Would you retype, word for word, the line with "Полусухая стяжка пола" and each line after it to the end of the entries below, leaving the pictures out?
### Available data
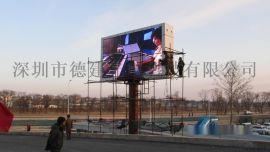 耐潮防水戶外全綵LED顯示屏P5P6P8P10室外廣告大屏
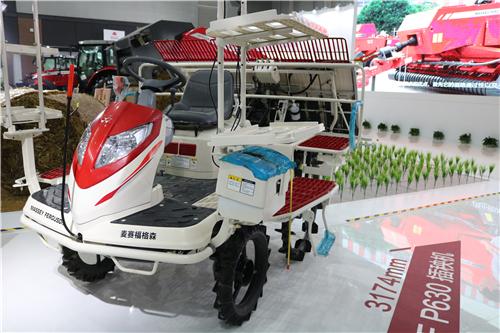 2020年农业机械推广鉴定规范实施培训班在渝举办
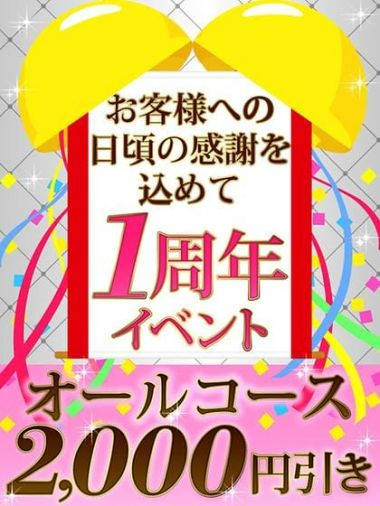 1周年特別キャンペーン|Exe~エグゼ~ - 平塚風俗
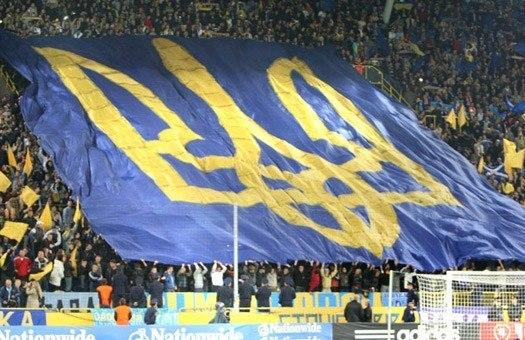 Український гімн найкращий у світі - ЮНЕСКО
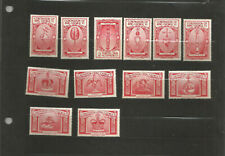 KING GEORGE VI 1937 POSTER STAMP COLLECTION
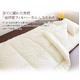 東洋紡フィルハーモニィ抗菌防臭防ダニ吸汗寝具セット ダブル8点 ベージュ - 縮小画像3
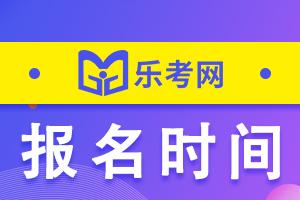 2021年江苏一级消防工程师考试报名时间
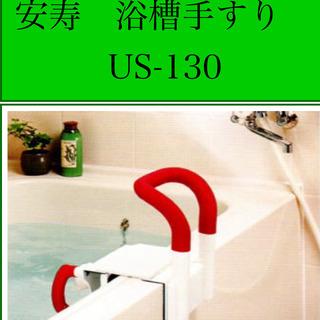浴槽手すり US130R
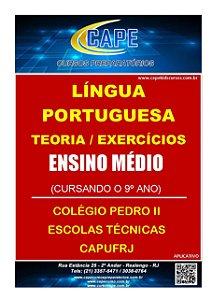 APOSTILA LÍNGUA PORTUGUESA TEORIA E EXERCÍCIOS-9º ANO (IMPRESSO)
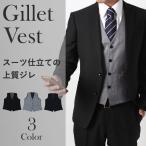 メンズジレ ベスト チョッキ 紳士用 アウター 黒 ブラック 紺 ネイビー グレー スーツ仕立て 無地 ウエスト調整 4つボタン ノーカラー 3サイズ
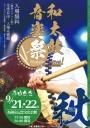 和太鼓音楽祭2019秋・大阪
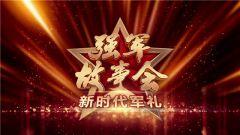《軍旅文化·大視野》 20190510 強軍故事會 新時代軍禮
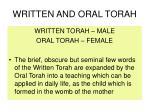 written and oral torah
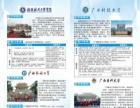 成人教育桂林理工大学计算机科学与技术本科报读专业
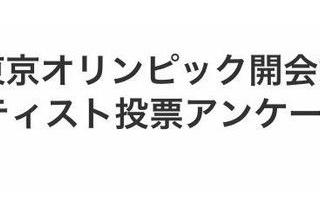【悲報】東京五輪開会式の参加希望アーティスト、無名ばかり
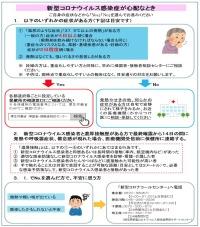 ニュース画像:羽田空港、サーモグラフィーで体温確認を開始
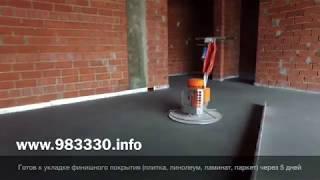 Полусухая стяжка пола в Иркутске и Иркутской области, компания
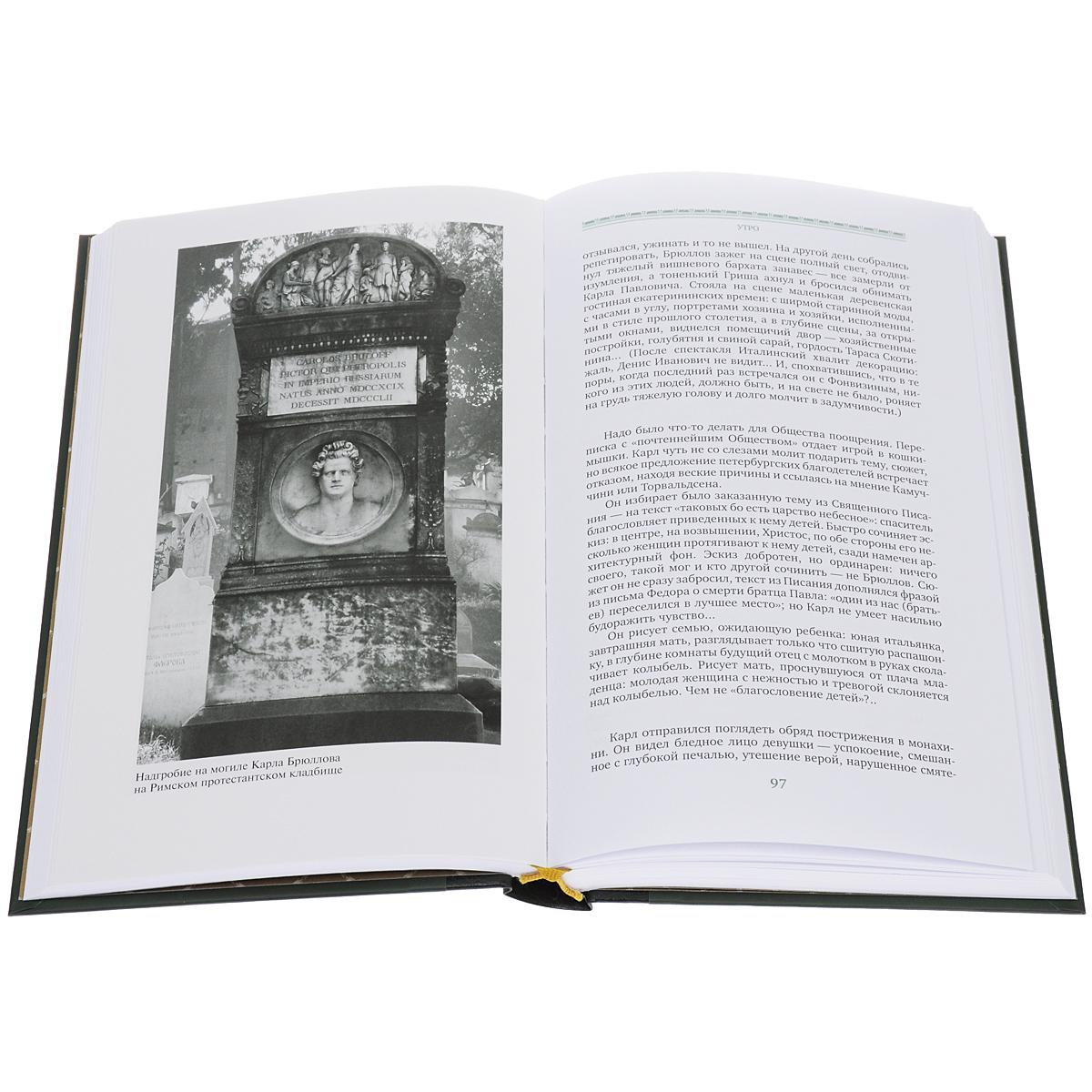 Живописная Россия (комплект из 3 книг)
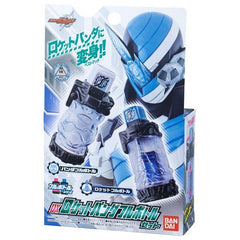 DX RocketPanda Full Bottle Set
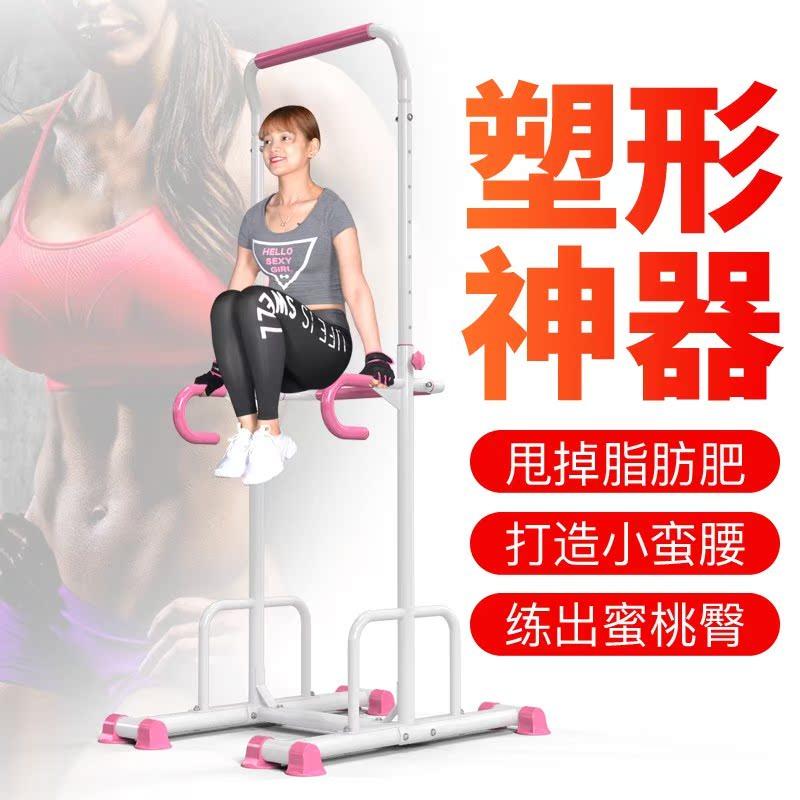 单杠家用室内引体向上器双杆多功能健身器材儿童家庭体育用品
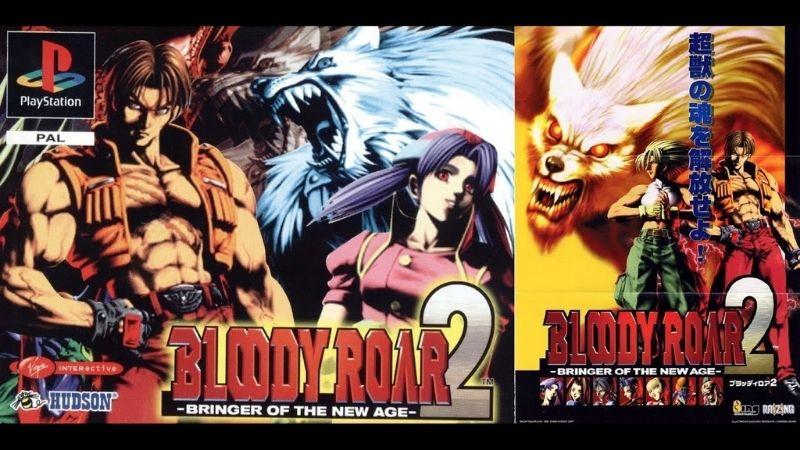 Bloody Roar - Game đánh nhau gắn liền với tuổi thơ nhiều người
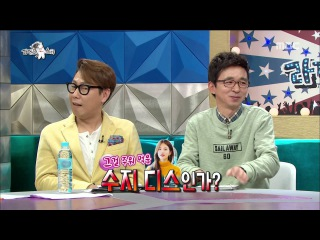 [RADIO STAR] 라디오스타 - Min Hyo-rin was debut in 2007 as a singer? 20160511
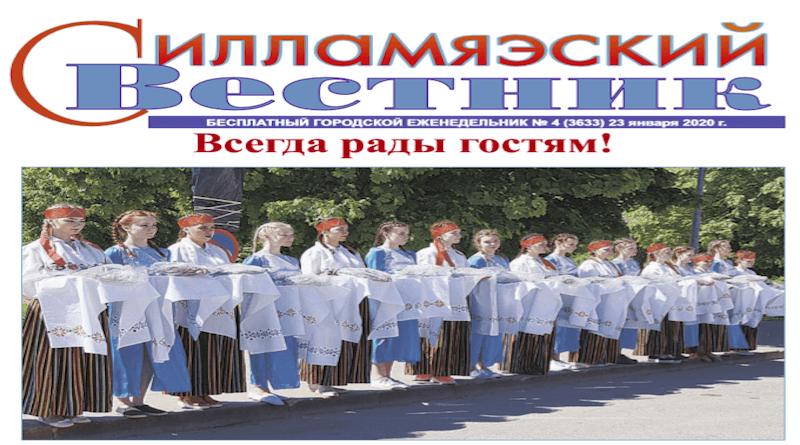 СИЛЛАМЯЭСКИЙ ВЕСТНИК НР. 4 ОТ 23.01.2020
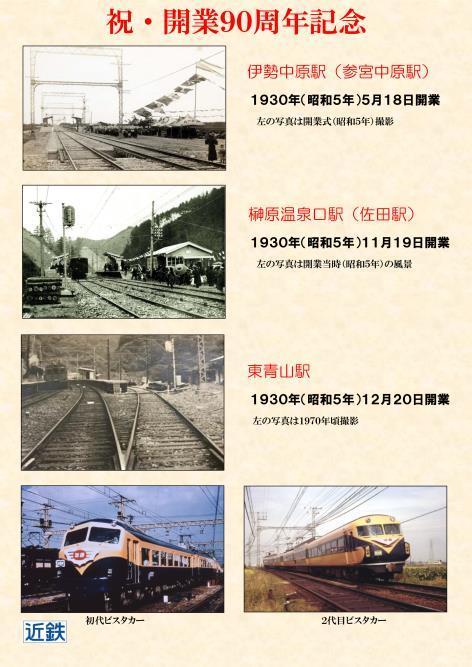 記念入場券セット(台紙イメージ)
######
#### Exercise result:
 Полусухая стяжка пола в Иркутске и Иркутской области, компания
 Живописная Россия (комплект из 3 книг)
 DX RocketPanda Full Bottle Set
 单杠家用室内引体向上器双杆多功能健身器材儿童家庭体育用品
 Bloody Roar - Game đánh nhau gắn liền với tuổi thơ nhiều người
 [RADIO STAR] 라디오스타 - Min Hyo-rin was debut in 2007 as a singer? 20160511
 СИЛЛАМЯЭСКИЙ ВЕСТНИК НР. 4 ОТ 23.01.2020
 記念入場券セット(台紙イメージ)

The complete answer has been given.